## SHORT EXERCISE
Please reproduce the data below with every "lens" changed to "camera" and everything else kept the same, leaving out the pictures.

## Data excerpted from a collection
──────────────────────────────

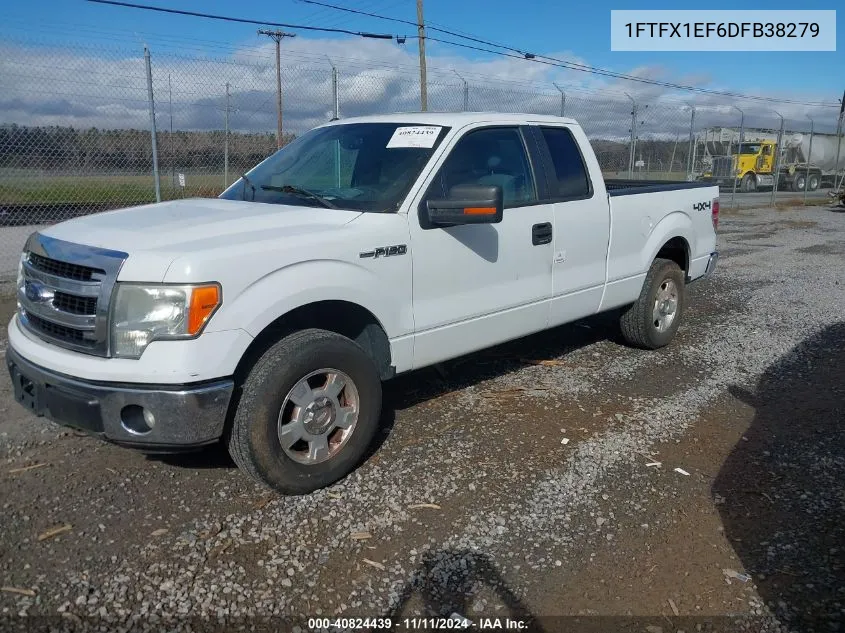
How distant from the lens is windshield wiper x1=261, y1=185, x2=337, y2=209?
404cm

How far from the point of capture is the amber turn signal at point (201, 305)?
305 centimetres

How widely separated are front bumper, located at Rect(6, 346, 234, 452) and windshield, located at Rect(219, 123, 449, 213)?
4.62 ft

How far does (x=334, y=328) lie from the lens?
3.94m

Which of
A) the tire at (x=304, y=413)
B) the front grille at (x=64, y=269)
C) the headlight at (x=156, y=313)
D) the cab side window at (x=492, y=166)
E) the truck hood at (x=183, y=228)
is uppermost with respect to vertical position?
the cab side window at (x=492, y=166)

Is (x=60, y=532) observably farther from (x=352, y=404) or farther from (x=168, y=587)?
(x=352, y=404)

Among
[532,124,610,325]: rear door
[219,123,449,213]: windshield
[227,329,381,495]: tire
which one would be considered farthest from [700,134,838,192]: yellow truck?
[227,329,381,495]: tire

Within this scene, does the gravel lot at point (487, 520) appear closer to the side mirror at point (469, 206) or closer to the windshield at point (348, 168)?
the side mirror at point (469, 206)

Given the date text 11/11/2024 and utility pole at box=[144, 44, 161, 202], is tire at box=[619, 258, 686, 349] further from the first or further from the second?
utility pole at box=[144, 44, 161, 202]

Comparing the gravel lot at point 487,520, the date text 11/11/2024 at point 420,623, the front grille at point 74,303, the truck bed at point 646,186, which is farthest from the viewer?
the truck bed at point 646,186

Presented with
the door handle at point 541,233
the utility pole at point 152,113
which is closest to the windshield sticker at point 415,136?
the door handle at point 541,233

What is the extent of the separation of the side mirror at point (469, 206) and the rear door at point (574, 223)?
113 cm

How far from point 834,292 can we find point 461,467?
716 cm

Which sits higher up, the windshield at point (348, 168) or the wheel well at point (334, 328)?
the windshield at point (348, 168)

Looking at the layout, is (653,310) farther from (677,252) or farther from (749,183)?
(749,183)
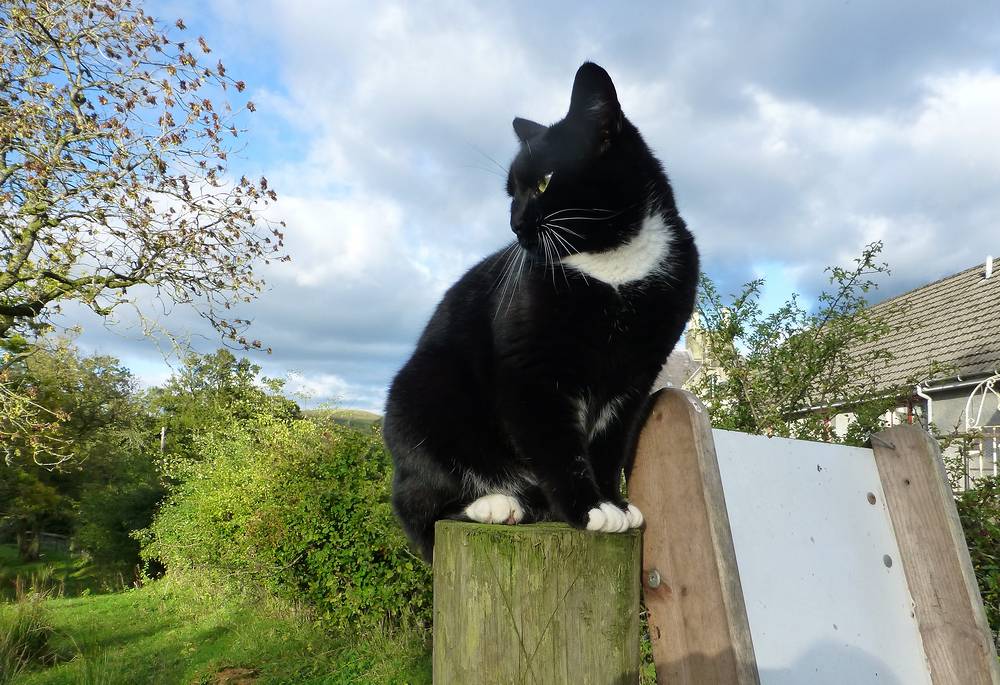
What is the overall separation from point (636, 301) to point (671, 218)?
354 mm

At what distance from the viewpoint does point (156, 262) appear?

──────────────────────────────

## TASK RESULT
How distant from the camera is windshield wiper x1=261, y1=185, x2=337, y2=209?
404cm

How far from the point of capture is the amber turn signal at point (201, 305)?
305 centimetres

How widely separated are front bumper, located at Rect(6, 346, 234, 452) and windshield, located at Rect(219, 123, 449, 213)?
4.62 ft

How far does (x=334, y=328) lie from the camera?
3.94m

Which of
A) the tire at (x=304, y=413)
B) the front grille at (x=64, y=269)
C) the headlight at (x=156, y=313)
D) the cab side window at (x=492, y=166)
E) the truck hood at (x=183, y=228)
is uppermost with respect to vertical position?
the cab side window at (x=492, y=166)

Is (x=60, y=532) observably farther from (x=352, y=404) or farther from (x=168, y=587)?
(x=352, y=404)

Among
[532,124,610,325]: rear door
[219,123,449,213]: windshield
[227,329,381,495]: tire
which one would be considered farthest from [700,134,838,192]: yellow truck?
[227,329,381,495]: tire

Within this scene, does the gravel lot at point (487, 520) appear closer to the side mirror at point (469, 206) or closer to the windshield at point (348, 168)?
the side mirror at point (469, 206)

Given the date text 11/11/2024 and utility pole at box=[144, 44, 161, 202], is tire at box=[619, 258, 686, 349] further from the first or further from the second?
utility pole at box=[144, 44, 161, 202]

Comparing the gravel lot at point 487,520, the date text 11/11/2024 at point 420,623, the front grille at point 74,303, the truck bed at point 646,186, which is farthest from the viewer?
the truck bed at point 646,186

Presented with
the door handle at point 541,233
the utility pole at point 152,113
which is closest to the windshield sticker at point 415,136?
the door handle at point 541,233

What is the extent of the separation of the side mirror at point (469, 206) and the rear door at point (574, 223)?
113 cm

How far from point 834,292 can we find point 461,467?
716 cm

Which sits higher up, the windshield at point (348, 168) or the wheel well at point (334, 328)?
the windshield at point (348, 168)

Looking at the layout, is (653,310) farther from (677,252) or farther from (749,183)?
(749,183)
What is the overall separation from point (636, 301) to point (671, 218)?
354 mm

At what distance from the viewpoint does point (156, 262) appear?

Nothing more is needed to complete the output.